LE CARACTÈRE DU PEUPLE TURC

Je retrouvais à chaque pas, dans mes promenades à travers Stamboul, comme dans mes conversations et dans mes lectures, ce mélange singulier de mort et de vie, de résignation passive et d’énergie ardente. « Le Turc vit dans un rêve, — me disait un jour R... Bey ; — malheureusement pour nous, le monde marche, et notre rêve est immobile. » Etait-ce bien vrai ? J’inclinais à le croire, lorsque, sous les vieux platanes qui entourent la Chah-Zadé-Djami, ou dans l’ombre silencieuse d’un petit café, je regardais ces fantômes, absorbés par la contemplation d’on ne sait quel néant, et que j’attendais vainement un geste, un regard, un son qui révélât en eux l’être vivant. L’observation naïve d’un voyageur français du XVIIe siècle me revenait alors en mémoire. Après avoir minutieusement décrit les curiosités du fameux Kiosque de Bostangis-Bachy, le sieur Grelot ajoutait : « Ces Kiosques sont fort propres à entretenir l’humeur rêveuse des Turcs. Ils se mettent là-dedans sur un sopha ou estrade, avec une pipe de tabac et quelques flingeons ou tasses de café, et y demeurent des deux ou trois heures en compagnie, sans tenir de grands discours les uns aux autres, et y dire autre chose que quelques mots entrecoupés de gorgées de café, qu’ils boivent extrêmement chaud et à plusieurs reprises [1]. »

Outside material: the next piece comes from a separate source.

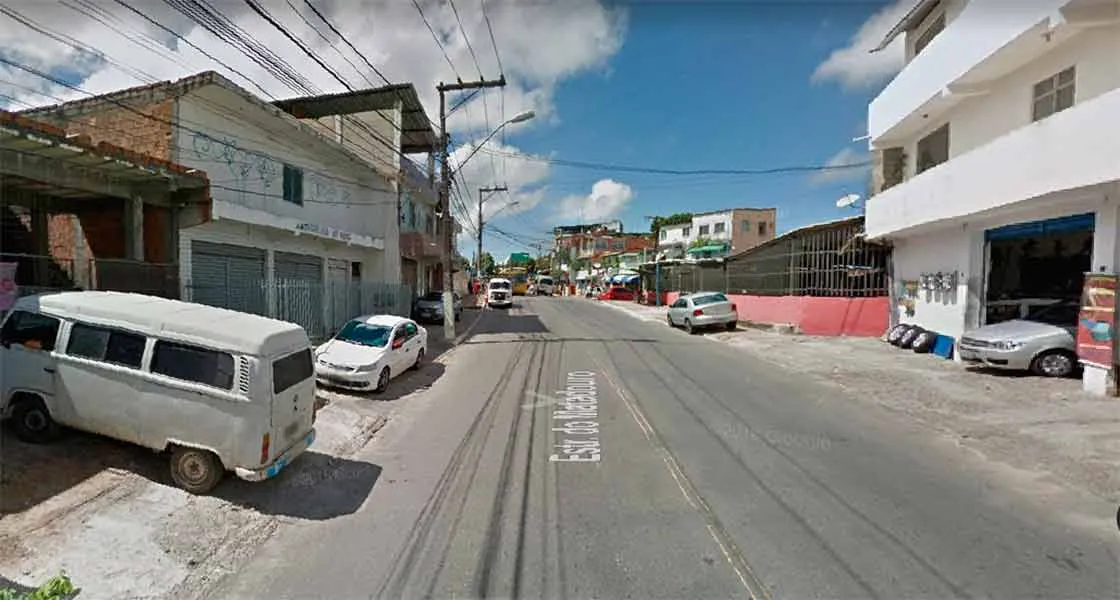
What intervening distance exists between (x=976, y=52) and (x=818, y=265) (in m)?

Pourtant ces Turcs d’autrefois, que Grelot avait aperçus dans leurs kiosques, fumant leur chibouk et sirotant leur tasse de moka, avaient été des gens terriblement actifs. Pourquoi ceux d’aujourd’hui ne le seraient-ils plus ? Des apparences semblables ne pouvaient-elles pas dissimuler une réalité identique et permanente ? Je demandai au docteur Chehabeddin de m’ aider à débrouiller cette énigme, en analysant pour moi le caractère turc, tel qu’il le connaissait, tel qu’il l’éprouvait lui-même. Djenab Chehabeddin Bey, vice-président du Conseil supérieur de Santé, médecin, psychologue et écrivain, est l’un des esprits les plus pénétrants et les plus réfléchis de la Turquie

  1. Relation nouvelle d’un voyage de Constantinople... par le sieur Grelot, Pao-is, 1681, p. 103-104.